Thousands    2008     2007     2006  

Operations and maintenance expense, for stock-based compensation

   $ 1,598     $ 2,986     $ 2,304  

Income tax effect

     (623 )     (1,165 )     (898 )
                        

Net stock-based compensation effect on net income

   $ 975     $ 1,821     $ 1,406  
                        

Amounts capitalized

   $ 282     $ 479     $ 407  
                        

Non-Employee Directors Stock Compensation Plan. In February 2004, the NEDSCP was amended to permit non-employee directors to receive stock awards either in cash or in stock. As a result of modifications to the directors’ compensation arrangements, the NEDSCP was further amended in September 2004 to eliminate any further awards, either in cash or stock, on and after January 1, 2005.

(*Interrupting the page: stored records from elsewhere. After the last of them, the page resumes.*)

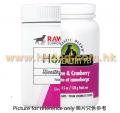 RAW Support楓葉 貓狗用賴氨酸、小紅莓 128g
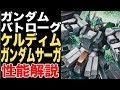【ガンダムBFB】ケルディムガンダムサーガの性能を徹底紹介!(ガンダムビル…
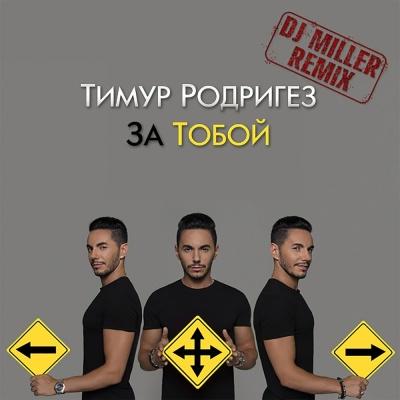 Тимур Родригез - За тобой (DJ Miller Remix)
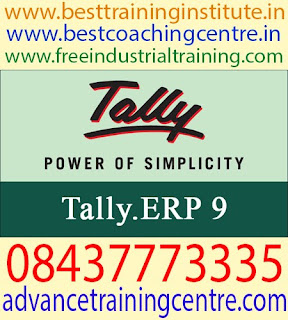 Best Tally Training in Chandigarh Mohali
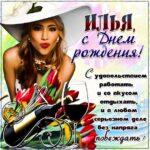 Илья музыкальная открытка др именины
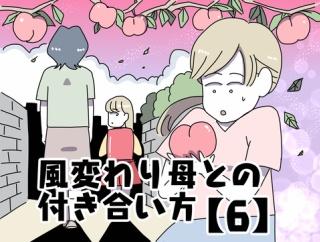 風変わり母との付き合い方【6】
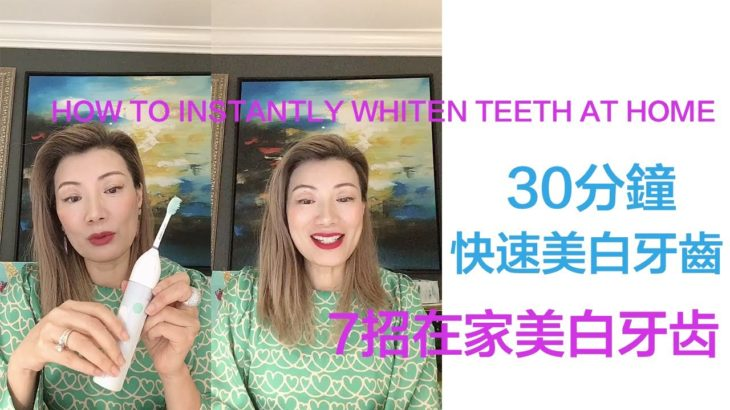 在家美白牙齿   水牙线  HOW TO INSTANTLY WHITEN TEETH AT HOME (100% Works)    7招在家美白牙齿      操作简单 马上见效 效果惊人  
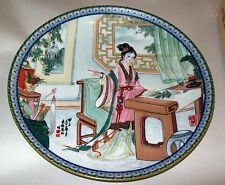 Imperial Jingdezhen Porcelain Plate/Red Mansion Beauties/Hsi-chun/#4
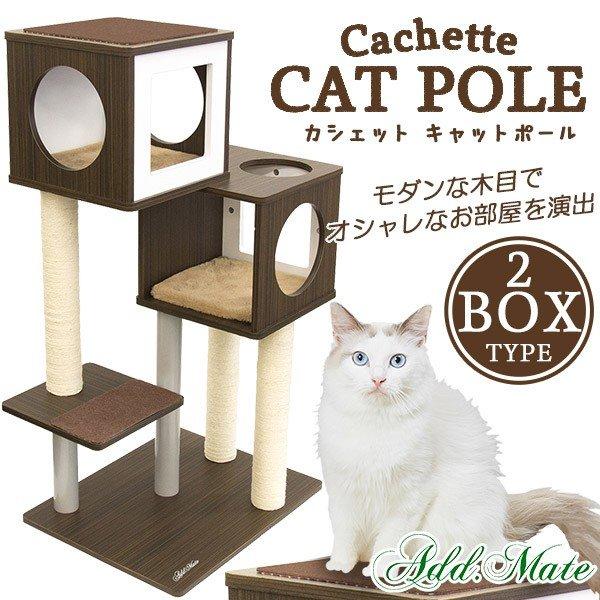 送料無料 猫のおあそびポールチェック 爪とぎ付 ネコ Add.mate ハウス&ハンモック付きで愛猫がくつろぐ場所がいっぱい アドメイト 一人遊び 全猫種 登ったり、くつろいだり、愛猫にとってお気に入りの場所に! 猫用 キャットタワー おもちゃ 〜8kg ハイタイプ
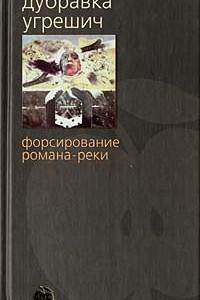 Форсирование романа-реки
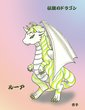 伝説のドラゴン 世界をかけた戦い~記憶がない俺が天龍から授かった
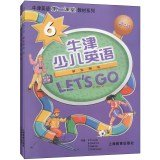 Download Oxford English second class textbook series: Oxford Children English LETS GO (6. Student Book. Second Edition. Set of 2. with CD-ROM 2)(Chinese Edition) pdf epub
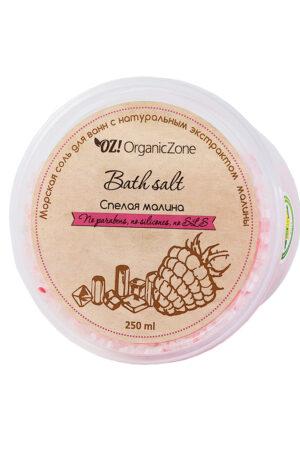 Соль для ванны Спелая малина ORGANIC ZONE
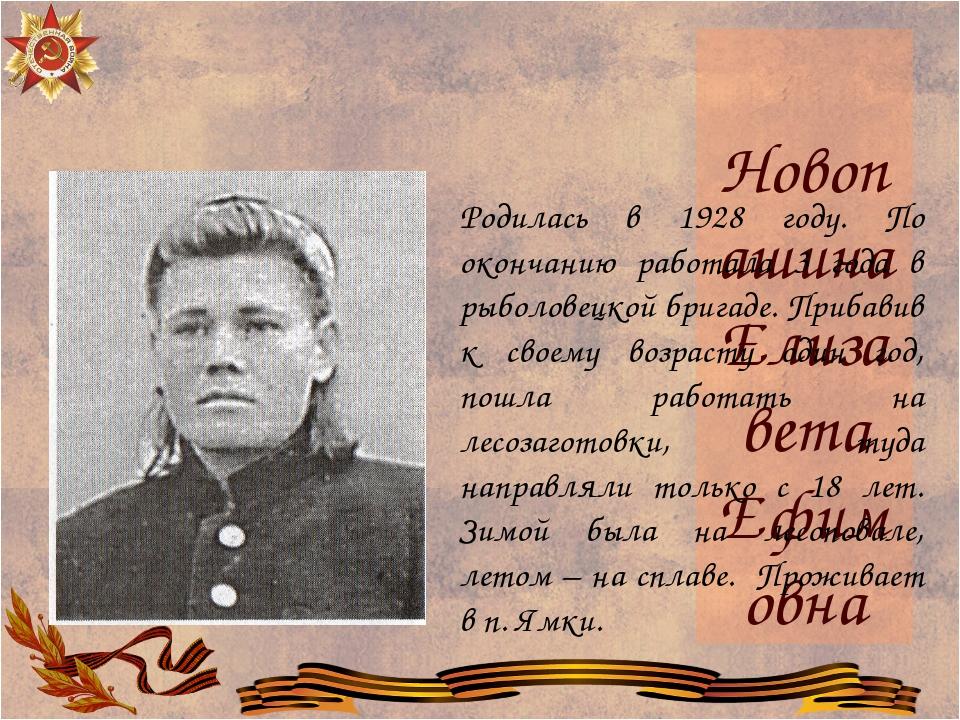 Новопашина Елизавета Ефимовна Родилась в 1928 году. По окончанию работала 3 г...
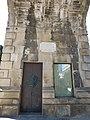 Conjunto Histórico de la Ciudad de Lugo, Puerta de Aguirre, arco interior.jpg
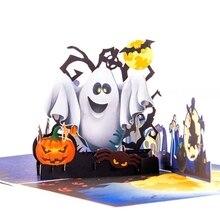 Хеллоуин 3D всплывающая карточка спукки Тыква призрак цветная печать трюк или лечение поздравительных открыток с приглашениями конверт для фестиваля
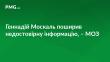 У Міністерстві охорони здоров'я звинуватили Геннадія Москаля у поширенні фейкової інформації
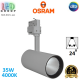 Светодиодный LED светильник Osram, трековый, 35W, 4000K, 24°, трёхфазный, серый корпус, алюминий + ПММА. Гарантия - 5 лет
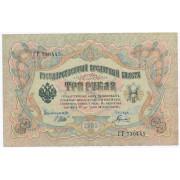 3 рубля 1905 год , серия и номер случайные (VF)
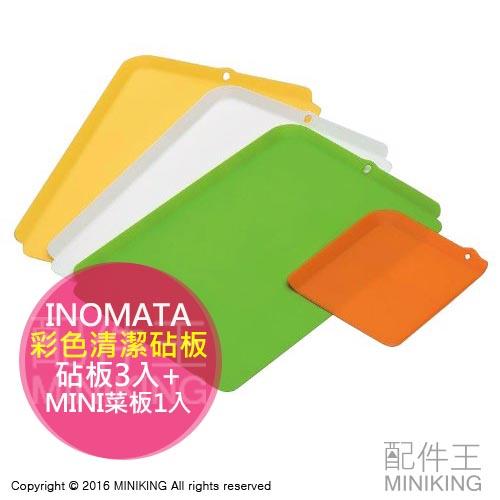 【配件王】現貨 日本製 INOMATA 彩色編碼清潔砧板 砧板3入+MINI菜板1入 輕巧薄砧板 軟砧板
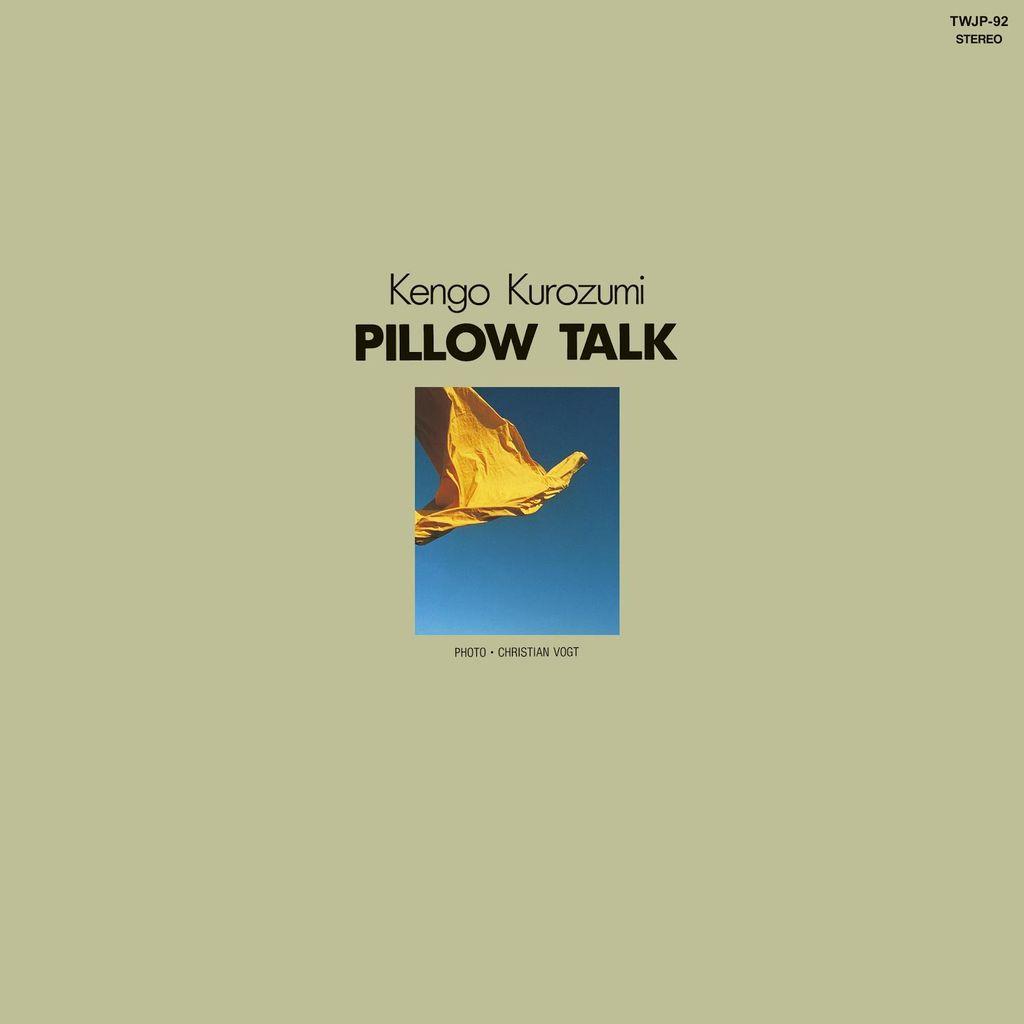 kurozumi_pillow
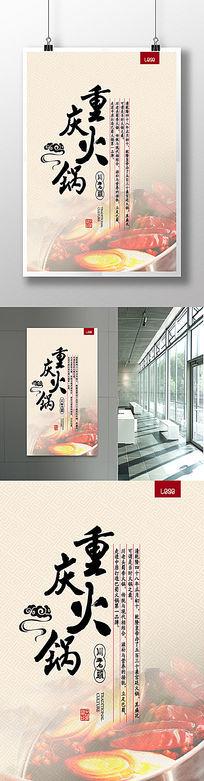 中国风传统美食火锅海报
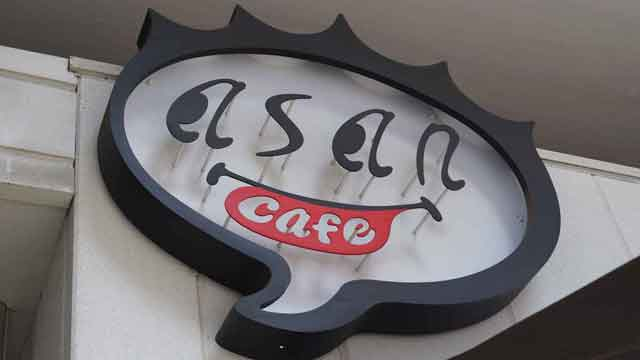 2k540の素敵なCafe ASAN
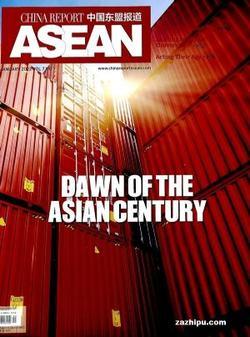 中���|盟�蟮溃�CHINA  REPORT  ASEAN)英文版 (1年共12期)(�s志��)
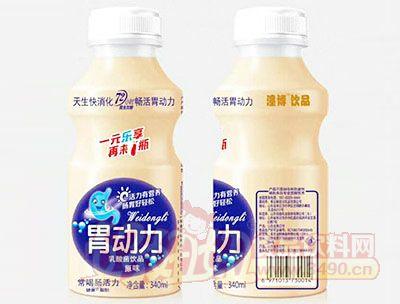 胃动力原味乳酸菌饮品340ml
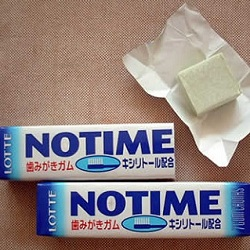 No Time Gum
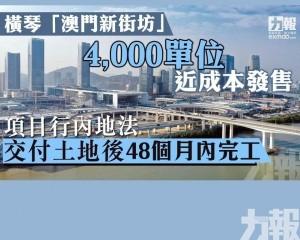 項目行內地法 交付土地後48個月內完工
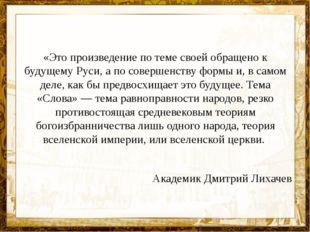 «Это произведение по теме своей обращено к будущему Руси, а по совершенству ф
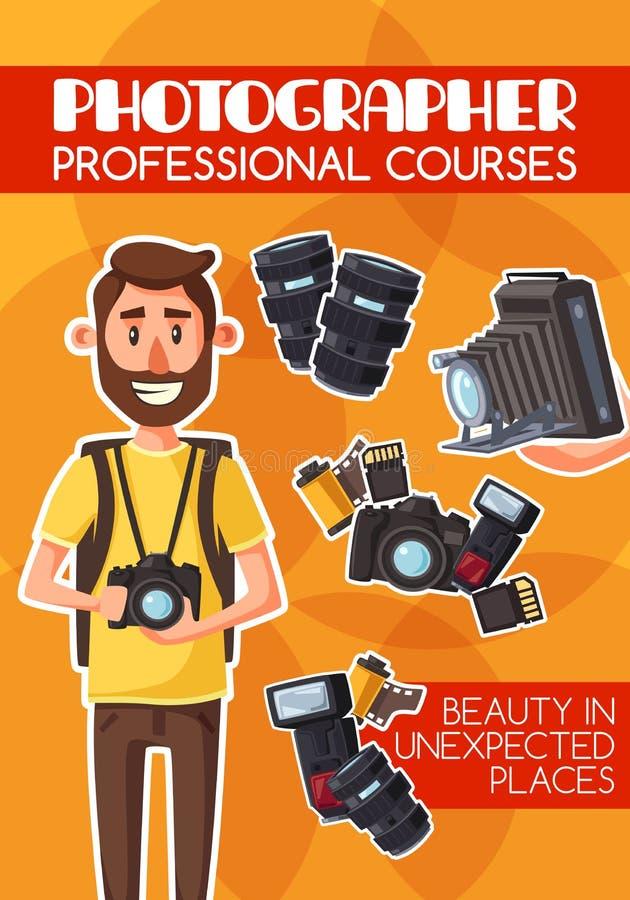 摄影专业路线,动画片传染媒介 库存例证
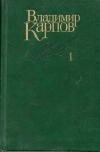 Карпов, В.В. - Избранные произведения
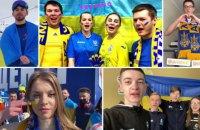 Национальная сборная по футболу увидит эмоции болельщиков на матче Украина - Финляндия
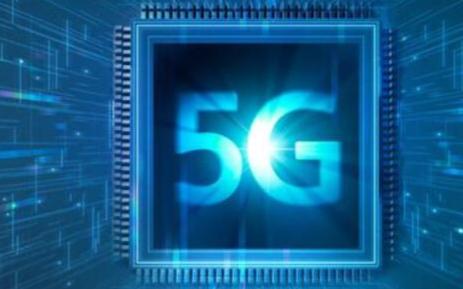 芯片廠商發聲 5G部署進度被拖延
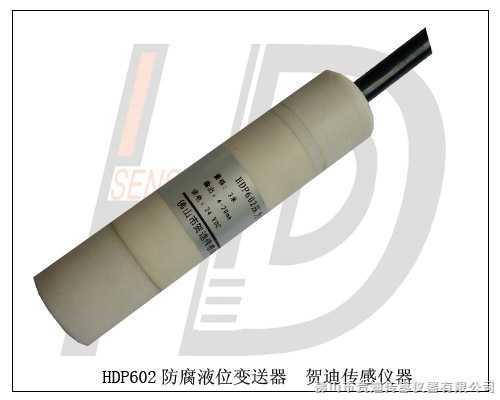 防腐蚀液位变送器防腐蚀液位传感器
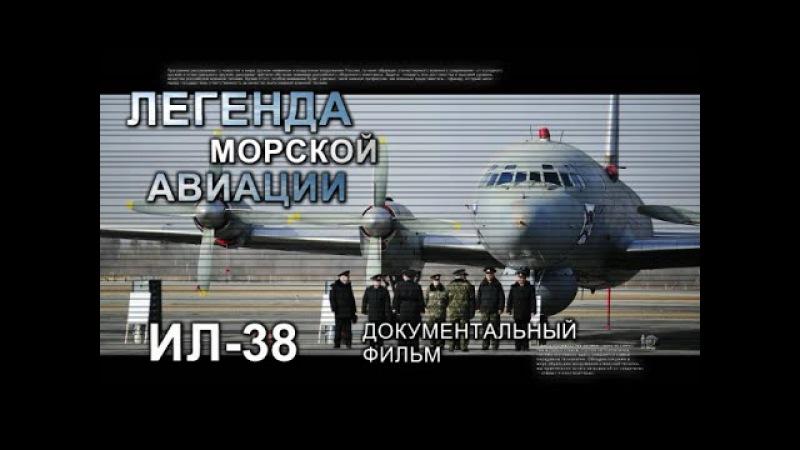 Легенда Морской Авиации. ИЛ-38 - Документальный Фильм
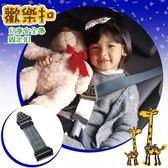 歡樂扣 車用兒童安全帶調整固定器(1入)三色可選 汽車安全座椅【DouMyGo汽車百貨精品】
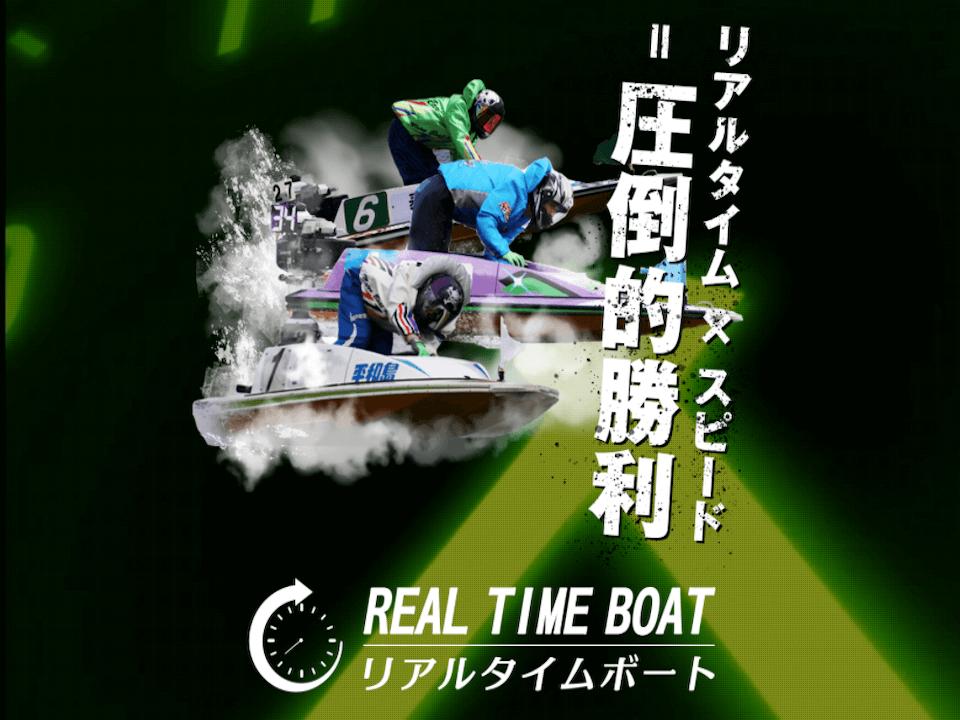 リアルタイムボートのサムネイル画像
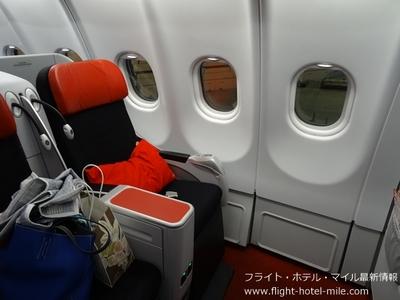 air_asia_x_haneda_kuala_lumpur_1503_2.JPG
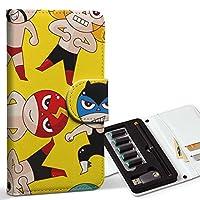 スマコレ ploom TECH プルームテック 専用 レザーケース 手帳型 タバコ ケース カバー 合皮 ケース カバー 収納 プルームケース デザイン 革 アニマル キャラクター プロレス 004305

Prior to the September 2004 amendment to the NEDSCP, if non-employee directors elected to receive their awards in stock, approximately $100,000 worth of common stock was awarded upon joining the Board. These stock awards were subject to vesting and to restrictions on sale and transferability. The shares vested in monthly installments over the five calendar years following the award. On January 1 of each year following the initial award, non-employee directors who elected to receive their awards in stock were awarded an additional $20,000 worth of restricted stock, which vested in monthly installments in the fifth year following the award (after the previous award had fully vested). We hold the certificates for the restricted shares until the non-employee director ceases to be a director. Participants receive all dividends and have full voting rights on both vested and unvested shares. All awards vest immediately upon the death of a director or upon a change in control of the Company. Any unvested shares are considered to be unearned compensation, and thus are forfeited if the recipient ceases to be a director. The shares were purchased in the open market at the time of the award. At December 31, 2008, all shares were fully vested.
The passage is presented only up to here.